- _Task to complete_: Swap every instance of "white lane line" for "white track line" throughout the records below, and write out all the lines again with nothing else altered.

Rows of spatial question data:
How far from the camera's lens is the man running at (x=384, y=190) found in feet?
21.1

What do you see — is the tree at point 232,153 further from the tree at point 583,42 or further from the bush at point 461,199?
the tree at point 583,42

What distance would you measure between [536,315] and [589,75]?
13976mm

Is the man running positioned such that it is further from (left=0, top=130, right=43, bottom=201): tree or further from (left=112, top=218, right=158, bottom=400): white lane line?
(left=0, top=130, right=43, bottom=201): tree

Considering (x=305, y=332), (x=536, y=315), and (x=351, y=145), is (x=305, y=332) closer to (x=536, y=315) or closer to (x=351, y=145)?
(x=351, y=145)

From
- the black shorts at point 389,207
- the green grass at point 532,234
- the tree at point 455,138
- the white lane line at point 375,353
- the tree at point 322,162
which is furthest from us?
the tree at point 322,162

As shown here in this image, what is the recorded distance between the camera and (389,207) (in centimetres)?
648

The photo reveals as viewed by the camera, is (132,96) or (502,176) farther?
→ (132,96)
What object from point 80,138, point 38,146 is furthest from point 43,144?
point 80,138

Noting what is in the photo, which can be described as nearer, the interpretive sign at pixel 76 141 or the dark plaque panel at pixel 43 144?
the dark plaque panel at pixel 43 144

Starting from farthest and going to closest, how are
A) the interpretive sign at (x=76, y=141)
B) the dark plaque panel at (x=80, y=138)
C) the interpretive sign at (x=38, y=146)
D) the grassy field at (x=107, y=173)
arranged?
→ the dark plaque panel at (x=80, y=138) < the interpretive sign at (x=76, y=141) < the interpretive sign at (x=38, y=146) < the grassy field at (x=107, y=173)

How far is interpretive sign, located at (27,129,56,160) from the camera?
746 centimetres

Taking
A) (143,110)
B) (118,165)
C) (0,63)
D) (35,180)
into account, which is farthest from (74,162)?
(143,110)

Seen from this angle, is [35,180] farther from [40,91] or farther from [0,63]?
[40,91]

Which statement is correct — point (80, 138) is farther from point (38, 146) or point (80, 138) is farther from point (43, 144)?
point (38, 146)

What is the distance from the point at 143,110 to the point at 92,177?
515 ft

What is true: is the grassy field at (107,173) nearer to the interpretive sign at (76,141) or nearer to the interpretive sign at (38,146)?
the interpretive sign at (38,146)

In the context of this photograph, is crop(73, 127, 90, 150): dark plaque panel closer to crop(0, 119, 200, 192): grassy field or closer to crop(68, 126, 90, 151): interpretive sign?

- _Correct response_:
How far from the camera's lens is the man running at (x=384, y=190) found in feet?
21.1

What do you see — is the tree at point 232,153 further from the tree at point 583,42 or further from the bush at point 461,199?
the tree at point 583,42

What distance would you measure between [536,315] and [589,75]?
13976mm

Is the man running positioned such that it is further from (left=0, top=130, right=43, bottom=201): tree or further from (left=112, top=218, right=158, bottom=400): white track line?
(left=0, top=130, right=43, bottom=201): tree

Considering (x=305, y=332), (x=536, y=315), and (x=351, y=145), is (x=305, y=332) closer to (x=536, y=315) or closer to (x=351, y=145)?
(x=351, y=145)

From
- the black shorts at point 389,207
- the green grass at point 532,234
- the tree at point 455,138
- the white track line at point 375,353
- the tree at point 322,162
which is furthest from us?
the tree at point 322,162

As shown here in this image, what is the recorded distance between the camera and (389,207) (in centimetres)?
648

The photo reveals as viewed by the camera, is (132,96) or (502,176) farther?
→ (132,96)
What object from point 80,138, point 38,146 is furthest from point 43,144?
point 80,138

Noting what is in the photo, which can be described as nearer, the interpretive sign at pixel 76 141 or the dark plaque panel at pixel 43 144?
the dark plaque panel at pixel 43 144

Starting from farthest and going to closest, how are
A) the interpretive sign at (x=76, y=141)
B) the dark plaque panel at (x=80, y=138)
C) the interpretive sign at (x=38, y=146)
D) the grassy field at (x=107, y=173)
arranged?
→ the dark plaque panel at (x=80, y=138) < the interpretive sign at (x=76, y=141) < the interpretive sign at (x=38, y=146) < the grassy field at (x=107, y=173)

How far is interpretive sign, located at (27,129,56,160) from the camera?
746 centimetres

Taking
A) (143,110)
B) (118,165)
C) (0,63)
D) (35,180)
into account, which is farthest from (74,162)?
(143,110)

Seen from this angle, is [35,180] farther from [40,91] or farther from [0,63]?
[40,91]

Which statement is correct — point (80, 138) is farther from point (38, 146) or point (80, 138) is farther from point (43, 144)?
point (38, 146)

What is the distance from the point at 143,110 to the point at 92,177?
515 ft

What is true: is the grassy field at (107,173) nearer to the interpretive sign at (76,141) or nearer to the interpretive sign at (38,146)?
the interpretive sign at (38,146)

In the context of this photograph, is crop(73, 127, 90, 150): dark plaque panel closer to crop(0, 119, 200, 192): grassy field or closer to crop(68, 126, 90, 151): interpretive sign?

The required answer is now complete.